There are not many birds that are as recognized by Australians as the Australian magpie. Sans its wide distribution there are few places in Australia where magpies don’t live. The species’ familiarity is probably due to its pleasing song and for its tendency to swoop down at people during its springtime mating and nesting season and even recognize it’s own image in a mirror.
First the Stats…
Scientific name: Cracticus tibicen
Weight: Up to 12 ounces
Length: Up to 17 inches
Wingspan: Up to 2.8 feet
Lifespan: Up to 25 years
Now on to the Facts!
1.) It has been reported in the past that magpies will try and steal your jewelry. This was never backed up scientifically. In fact, it has been observed that magpies may actually be scared of shiny objects.
2.) Even though they look different, magpies actually belong to the family Corvidae, a group of birds that includes crows, rooks, ravens, jays, jackdaws, choughs, nutcrackers, and treepies.
3.) These birds have shown the ability to recognize their own reflections in mirrors. This is something that was originally thought to be a characteristic only found in humans, 4 ape species (including the macaques), bottlenose dolphins, and Asian elephants.
4.) Magpies typically eat insects, small rodents, grains, and berries.
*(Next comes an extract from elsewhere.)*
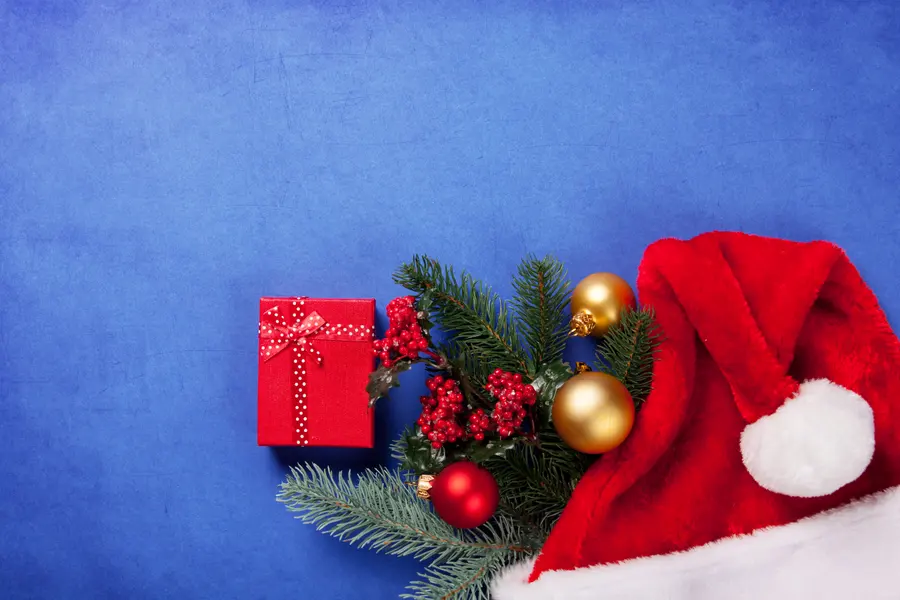 Festive Holiday Arrangement — 400-piece jigsaw puzzle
They have also been known to steal bird eggs, and even eat young chicks!
5.) The Australian magpie can sometimes be seen along the ground searching for a variety of food. These birds will also take handouts from people and will frequently venture into open houses to beg for food!
But wait, there’s more on the Australian magpie!
6.) A group of magpies is called a parliament.
7.) Magpies occupy the same territory for their entire life. Once they find a habitable area, they will stay there for the remainder of their life.
Did you know…?
Scientists have run various experiments using face masks and found that magpies recognize other magpies and people by their faces.
8.) Magpies will typically mate for life. However, if a male is killed while their young are still in the nest, the female will take a new partner. Hey, it’s time to move on.
9.) Although not quite as vocally skilled as the lyrebird, magpies are still excellent mimics. They will impersonate a wide range of other birds and even car alarms, dogs, and cameras.
10.) Although they usually wake people up with their morning songs, on a full moon or under a brightly lit street they’ll sometimes sing all night long.